▶ [Extract provided]
┌──
By: David Fox |
Sunday October 22, 2006 |
Genrerock PublisherspinART Records External Links |
More and more young bands these days are setting out to do the impossible: make contemporary classic rock that is both good and not ironic. I, for one, commend these brave artists for the creative testicular fortitude and exquisite taste in music. However, ambitious as they may be, it's rare when one of these bands actually records something original or significant. Such is the case with Portland, Oregon's The Village Green's latest LP Feeling the Fall
Now don't get me wrong, it's not that the album is bad, just that it's nothing you haven't heard before. At times Feeling the Fall recalls another band in their gene pool: Supergrass. Particularly on songs such as "OM:The Meaning of Life" and "When the Creepers Creep In." Other key songs "Yelm," "Mossyrock" and "Rosa Glynn" bring to mind a plethora of seventies influences like Tom Petty, George Harrison, and of course The Rolling Stones yet they somehow end up sounding more like a lame studio orgy featuring BRMC and The Dandy Warhols.
If Feeling the Fall had been released maybe ten years ago, critics would be drooling over how cool it is. "This is the greatest thing since the real thing" they'd say. Unfortunately, it's 2006 and we've all heard this before; about one hundred times actually.
└──
▶ [Extracted information]
┌──
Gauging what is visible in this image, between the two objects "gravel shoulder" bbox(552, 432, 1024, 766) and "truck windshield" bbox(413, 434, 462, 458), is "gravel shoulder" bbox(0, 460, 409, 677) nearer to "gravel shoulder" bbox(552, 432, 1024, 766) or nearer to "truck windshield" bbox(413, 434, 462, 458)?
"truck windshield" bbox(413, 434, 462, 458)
└──
┌──
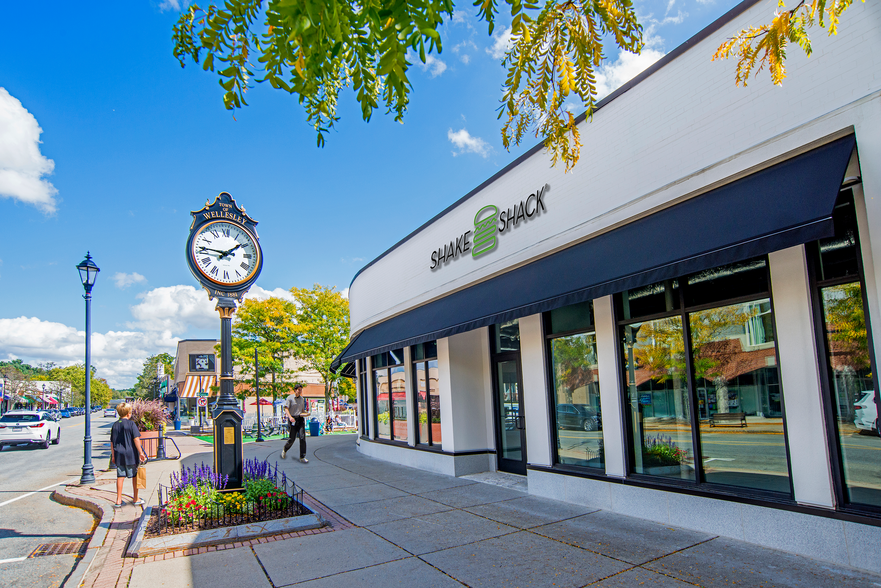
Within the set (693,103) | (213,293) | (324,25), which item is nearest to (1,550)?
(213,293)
└──
▶ [What this task involves]
Answer these questions from the album review:
1. Which city is The Village Green from?
2. Which band does Feeling the Fall recall at times?
3. What year does the reviewer say it is?
The items come from a different source than the text.

▶ [Exercise response]
1. Portland, Oregon
2. Supergrass
3. 2006